Вот и неприятель в дистанции залпа. Лупи всем бортом! Над турецким кораблем пляшут языки пламени. Еще пара залпов — и конец ему!
На звуки выстрелов выскочили разъяренный Эльфинстон с Роксбургом. Козлянинов тут же был отстранен от командования, а арьергард повернул... вспять.
Глядите, глядите! — кричали с салингов кораблей эскадры. — Ахтерзейли ворочают назад!
На грот-стеньге «Трех Иерархов» бесполезно болтался флажный сигнал «Арьергардии вступить в свое место». Шесть передовых кораблей снова были брошены на произвол судьбы.
Арьергард Эльфинстона же на всем протяжении сражения в бой так и не вступил! Британский контр-адмирал еще раз сделал все возможное и здесь, чтобы поставить русскую эскадру на грань поражения. «При сближении же (арьергардия. — В.Ш.) спустилась вдруг на пистолетный выстрел и произвела по неприятелю сильную картечную стрельбу, которую, однако же, скоро прекратила, ибо корабль “Святослав” (флагманский корабль Эльфинстона. — В.Ш.)... в половине сражения поворотил оверштаг, чему и вся эскадра последовала и таким образом более в сражение вступить... не могла», — писал один из очевидцев тех событий.
А ветер падал с каждой минутой.
Некстати, ох, некстати, — хмурился адмирал Спиридов, — теперь мы скоро лишимся маневру, козыря нашего главного.
«Евстафий» тем временем все сильнее сносило на стоящий против него флагман Гассан-бея. Евстафиевцы бились крепко. Метко всаживали они в противника чугунные ядра. И хотя была уже выбита треть команды, огонь линейного корабля ни на минуту не ослабевал. Залп! И вновь клокочет вдоль батарейных портов пламя...
Шальным ядром оторвало ногу адмиральскому адъютанту Михаилу Форту, но, кусая губы, он наотрез отказался спуститься в лазарет. Второе ядро оторвало храбрецу руку, а третье не оставило у него живого места...

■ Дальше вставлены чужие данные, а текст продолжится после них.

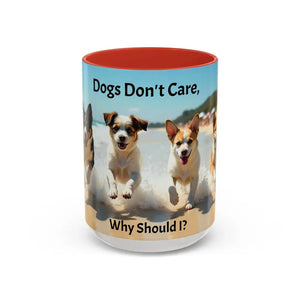 I love Dogs Coffee Mug Dogs Don’t Care Mug Beach Dog Best Gift Ideas for 2025 - 15oz / Red - Mug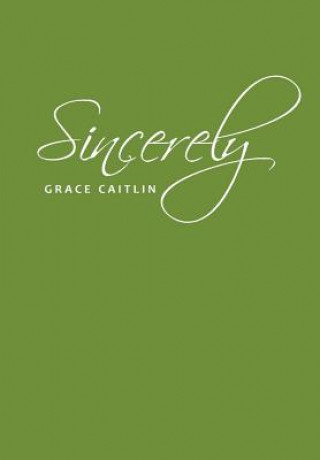 Kniha Sincerely Grace Caitlin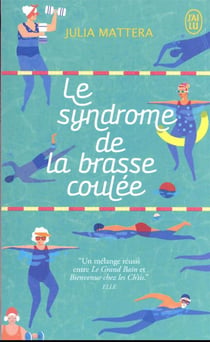 Le Syndrome de la brasse coulée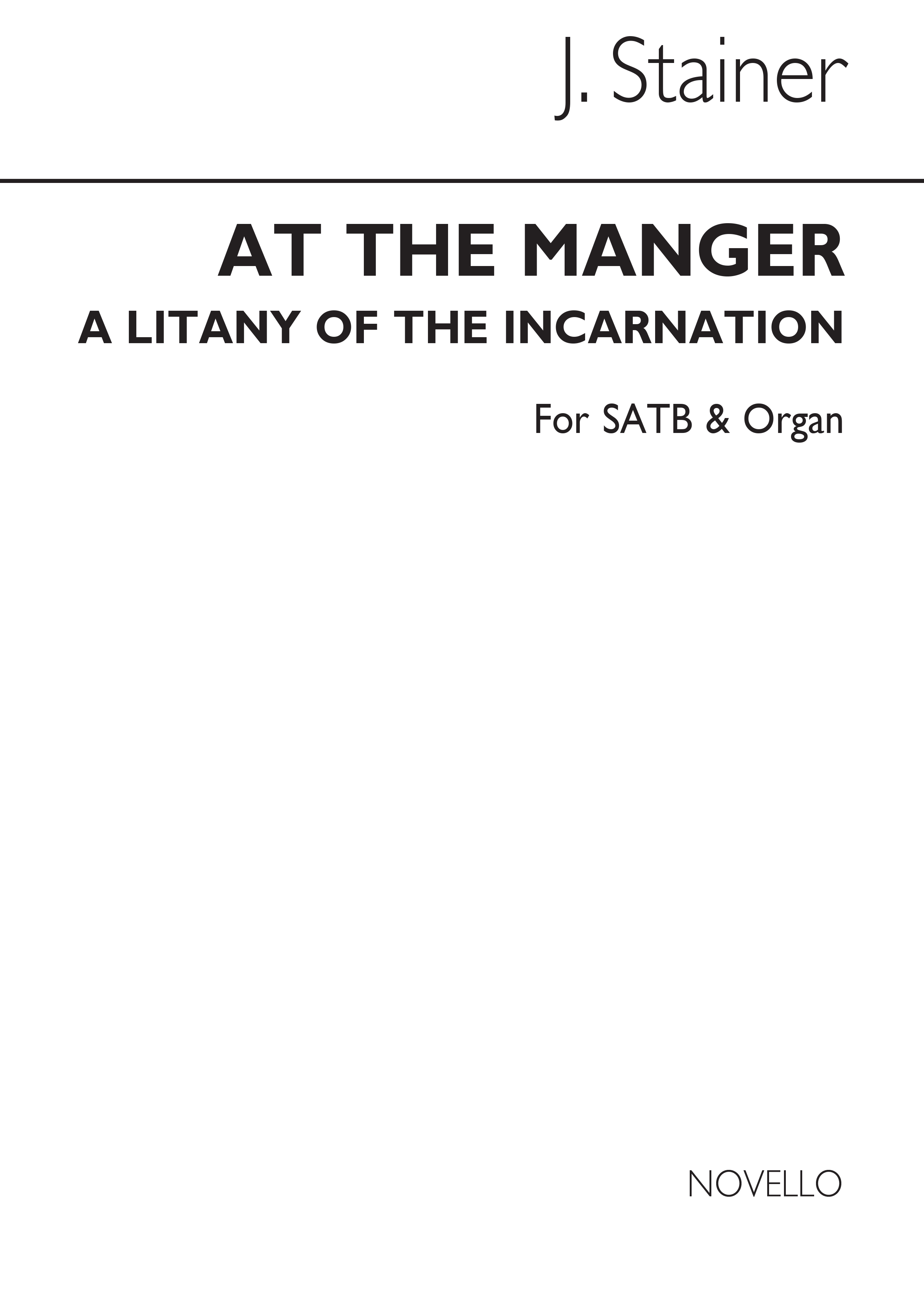 Sir John Stainer: At The Manger (From The Crucifixion): SATB: Vocal Score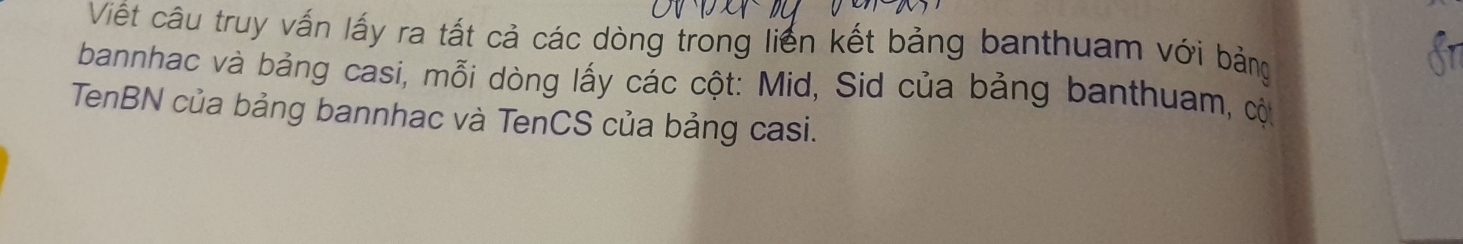 Viết câu truy vấn lấy ra tất cả các dòng trong liến kết bảng banthuam với bảng 
bannhac và bảng casi, mỗi dòng lấy các cột: Mid, Sid của bảng banthuam, cột 
TenBN của bảng bannhac và TenCS của bảng casi.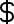 Dollar sign icon - Means fee required
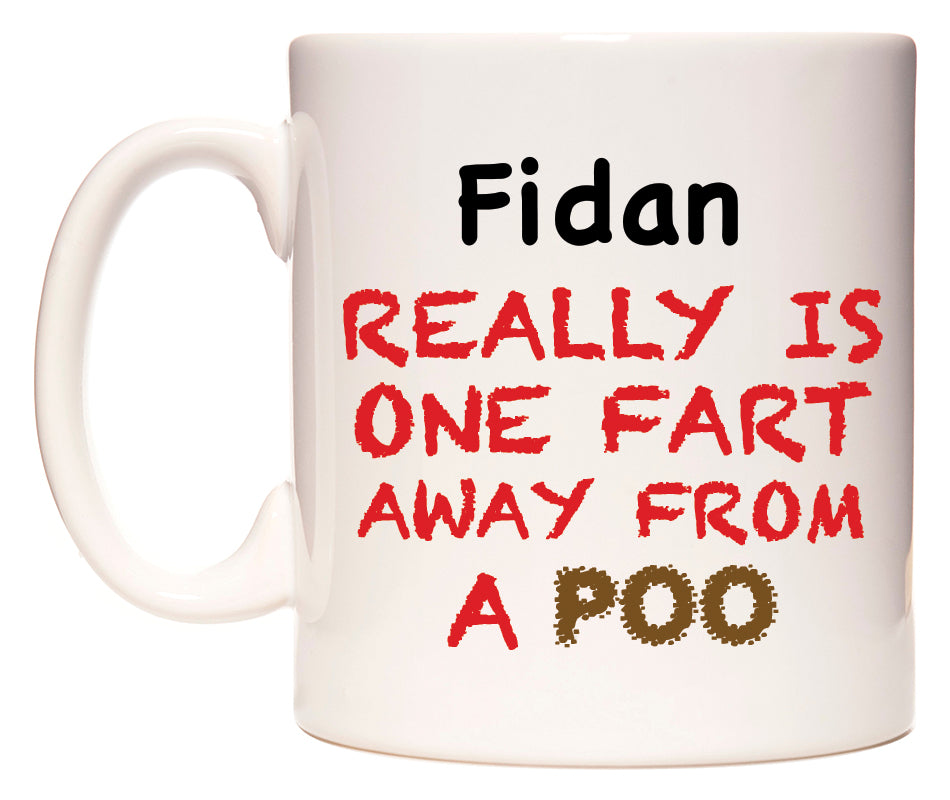 This mug features Fidan Really is ONE Fart Away from A Poo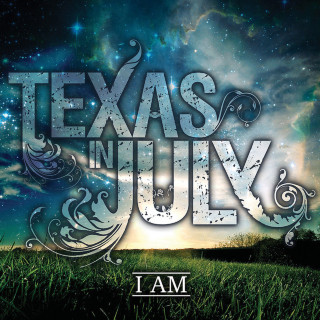 Texas In July - I Am album cover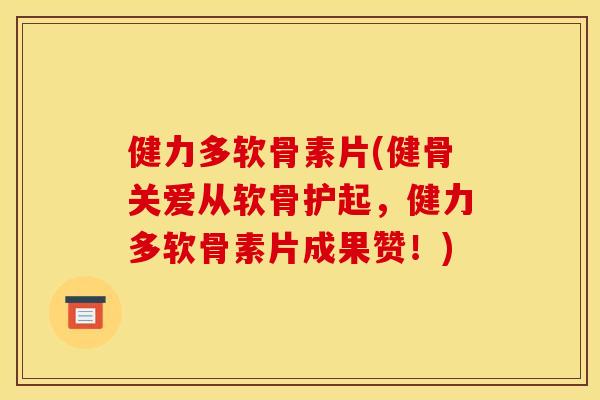 健力多软骨素片(健骨关爱从软骨护起,健力多软骨素片成果赞!) 健力多软骨素片(健骨关爱从软骨护起,健力多软骨素片成果赞!)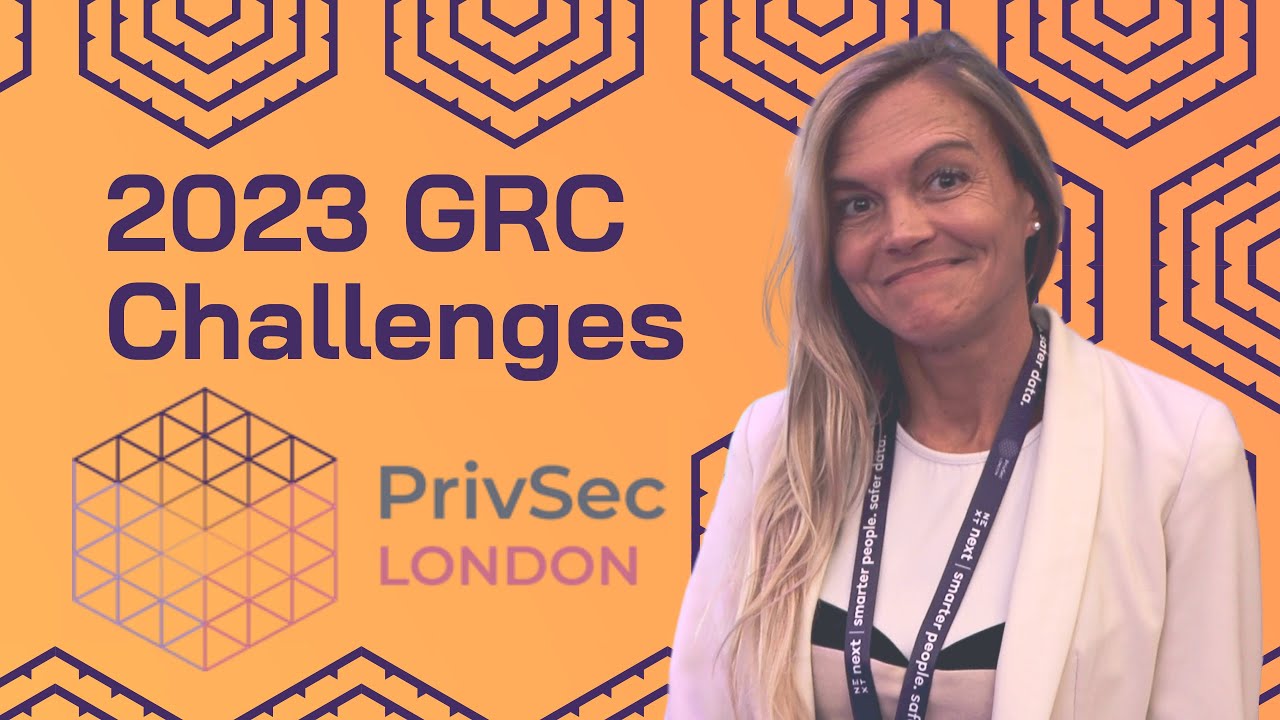 Biggest GRC Challenges in 2023 @PrivSec London 2023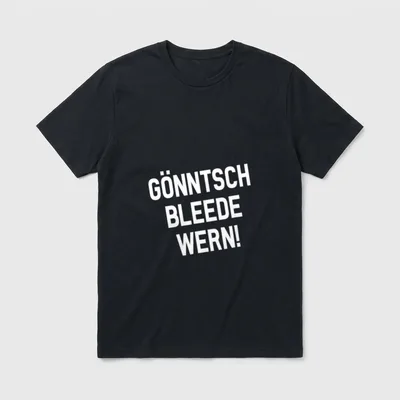 Gönntsch Bleede Wern Lustiger T-Shirt – Klassisches T-Shirt in Schwarz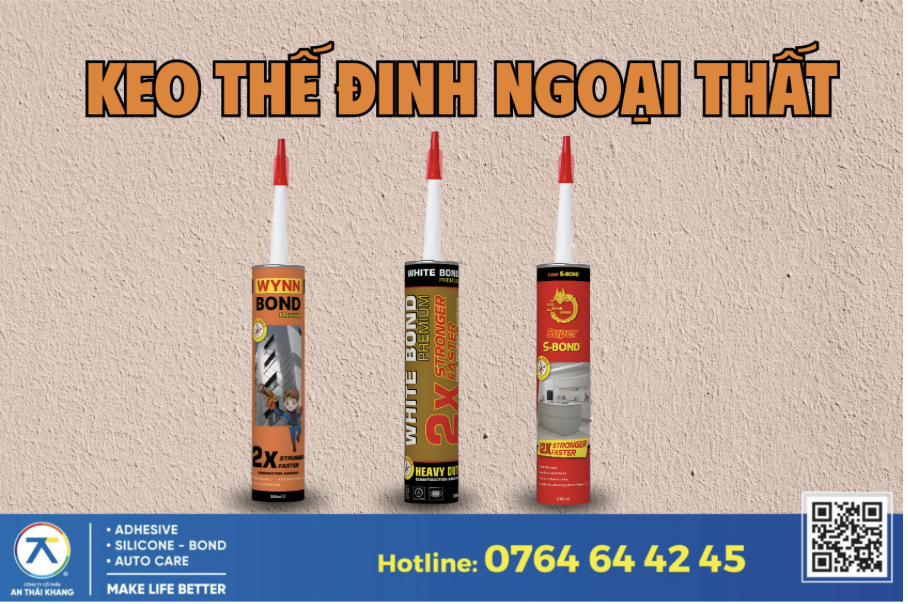 Keo thế đinh ngoại thất An Thái Khang gồm Wynnbond, Whitebond và Super S-Bond dùng cho dán bảng hiệu và thi công ngoài trời.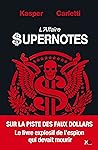L'affaire Supernotes (French Edition)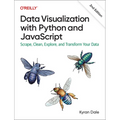 Data Visualization with Python and JavaScript: Scrape, Clean, Explore, and Transform Your Data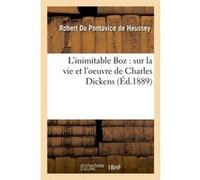 L'inimitable Boz : sur la vie et l'oeuvre de Charles Dickens (Éd.1889) Robert Du Pontavice de Heussey (Auteur)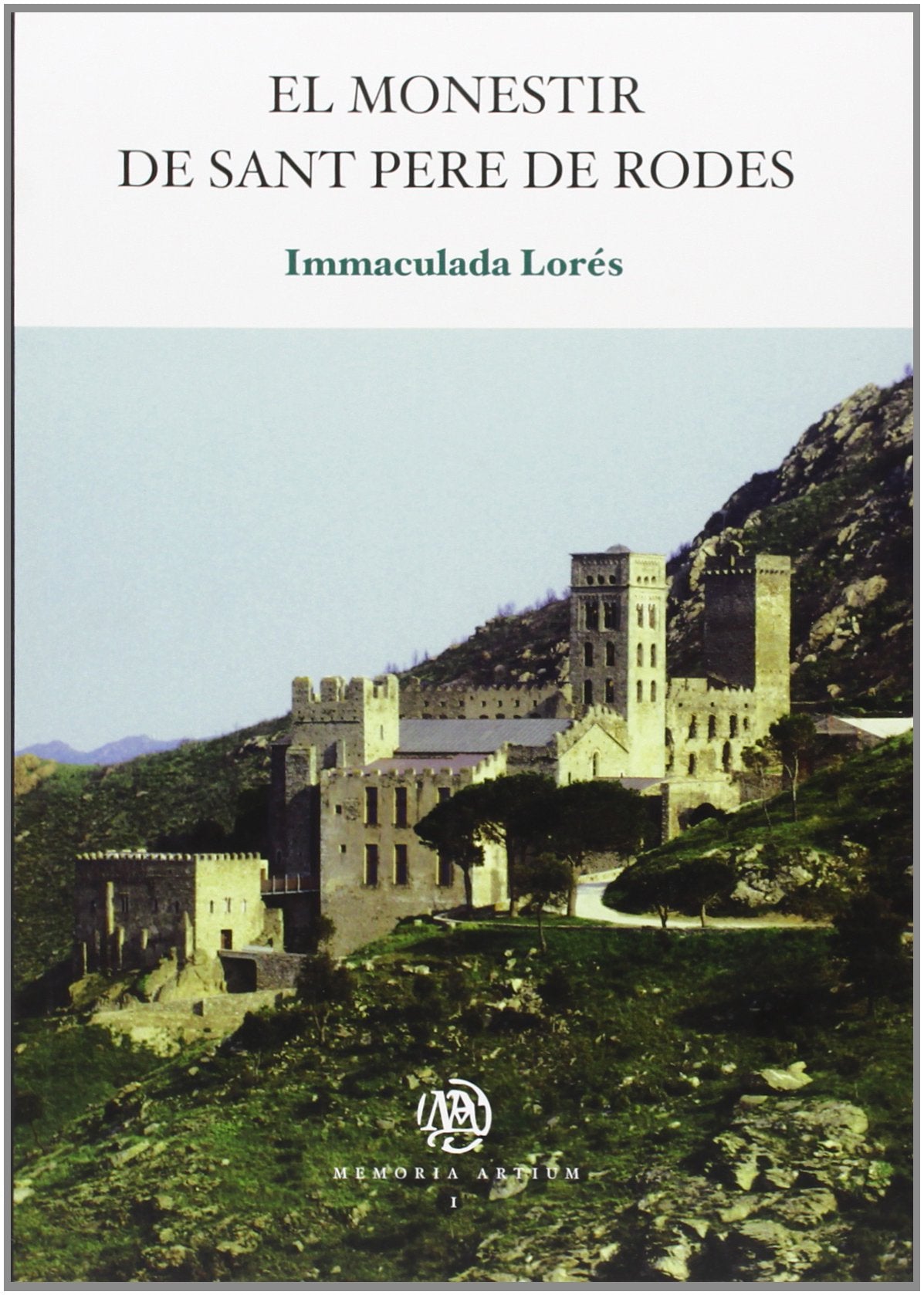 El Monestir de Sant Pere de Rodes (MEMORIA ARTIUM) Social Sciences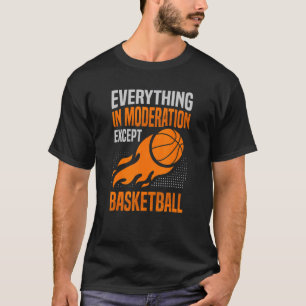 Everything In Moderation Except Basketball Player T-Shirt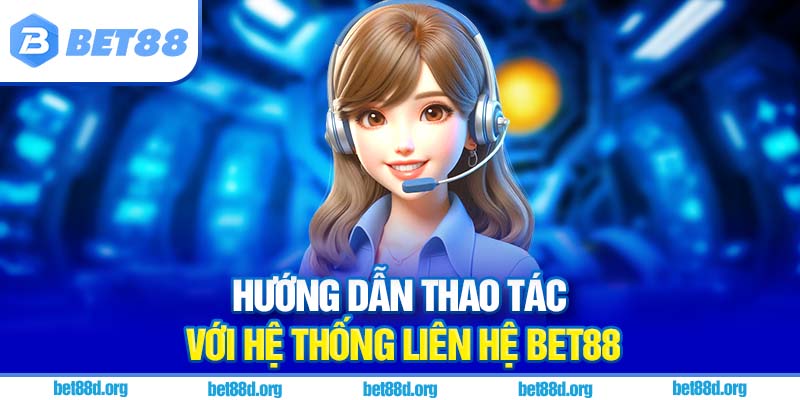 Hướng dẫn thao tác với hệ thống liên hệ BET88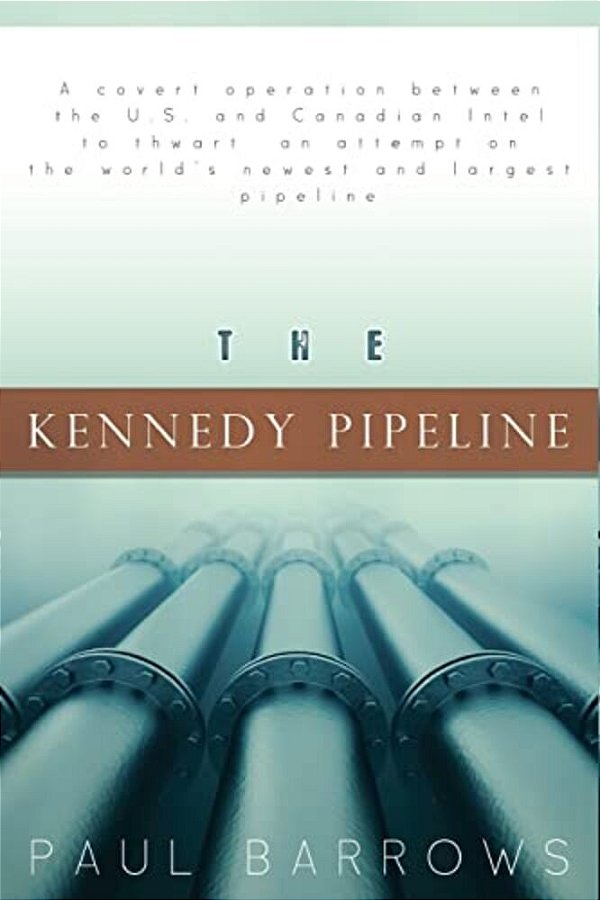 The Kennedy Pipeline-..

У поэта Козловского перешибло осколком клинок шпаги, но капитан присутствия духа не потерял.
Меня ни пули, ни ядра не берут, я заговоренный!
Растерзанный ядром матрос-артиллерист из последних
сил отгонял от себя санитаров:
Оставьте меня умереть одного, сами ж ступайте туда, где бой!
Алексей Орлов позднее писал: «Все корабли с великой храбростью исполняли свою должность, но корабль адмиральский “Евстафий” превзошел все прочие: англичане, французы, венециане и мальтийцы — свидетели в сем действии — признавались, что никогда не представляли себе, что можно было атаковать неприятеля с таким терпением и неустрашимостью».